Hi @lukasgit I am one of the maintainers of the grpc php extension.

The only thing that seems to work for me (in terms of the php-fpm + nginx setup), is to do the combination of these 2:

I have tried all those catch_workers_output = yes, env[GRPC_VERBOSITY] = debug in the fpm www.conf file but none of those work. Doing putenv() in a .php script seems definitely too late.

But even with the php-fpm 2>mylog trick, the log is being outputed kind of ugly with " [pool www] child 12 said into stdout: " and lines got broken up.

So I am currently working on adding a php.ini option for the grpc extension that we can divert all those grpc logs into a separate log file, tracked in here. Will keep you updated.

But also just so I know, for the initial error, how rare / often does that happen? Are we talking about 1 every 10 request, or 1 every 10000 request? Just want to see what the scale of things is.

lukasgit commented 4 years ago

Hi @stanley-cheung thanks for jumping in on this issue.

I will hang tight until the php.ini option for the grpc extension is available.

As for how many times the error occurs per x requests, it varies widely. Sometimes it happens 7 times out of 50 requests. Sometimes 0 times out of 1000 requests. We haven't ran a stress test of 10,000 requests on grpc yet.

stanley-cheung commented 4 years ago

I started this PR: https://github.com/grpc/grpc/pull/20991. This works for the most part but may need some more polish. I am slightly concerned about the lack of file rotations / capping the size of the log file - as it stands, the log file will grow unbounded. There might be a need for a separate cronjob or something to monitor and regularly truncating this log file.

lukasgit commented 4 years ago

Hi @stanley-cheung any update on this issue? Thanks :)

stanley-cheung commented 4 years ago

@lukasgit Sorry for the late reply. We are very close to cutting a 1.26.0RC1 release candidate, which will contain that fix. Once that's done, will you be able to install that in your environment and enable the grpc log to a separate log file?
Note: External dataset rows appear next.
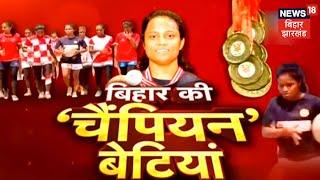 रग्बी के रण में बुलंदी पर Bihar की बेटियां, मिली बेमिशाल सफलता   News18 Special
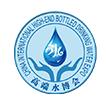 2021第14届中国国际高端健康饮用水产业博览会秋季展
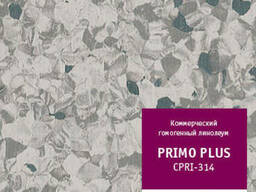 Гомогенный линолеум Tarkett Primo Plus-314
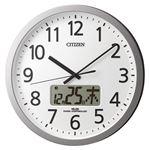 シチズン 掛時計 プログラムカレンダー405 4FN405-019 1個
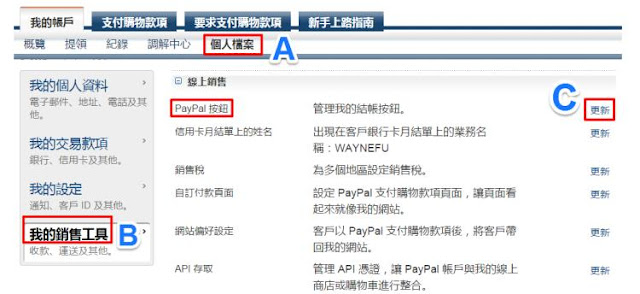 paypal-button-1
You might need to monitor the file size growth if the error was not happening frequently.

lukasgit commented 4 years ago

@stanley-cheung since our last chat, we upgraded the composer version and only had the error happen one time (yesterday). So yeah, it's still very random. I can definitely run your next RC, just provide me with instructions when you're ready. Thanks!

stanley-cheung commented 4 years ago

@lukasgit 1.26.0RC1 should be available on PECL now. If you just do [sudo] pecl install grpc-beta, that should be the version installed.

Please add the following lines to your php.ini file:

grpc.grpc_verbosity=debug
grpc.grpc_trace=all,-timer_check
grpc.log_filename=/var/log/grpc.log

You can add more traces to ignore by adding more minus '-' sign to the grpc.grpc_trace option. See this doc for all the possible values for that option. There are potentially a few you can add to trim down the volume of the log.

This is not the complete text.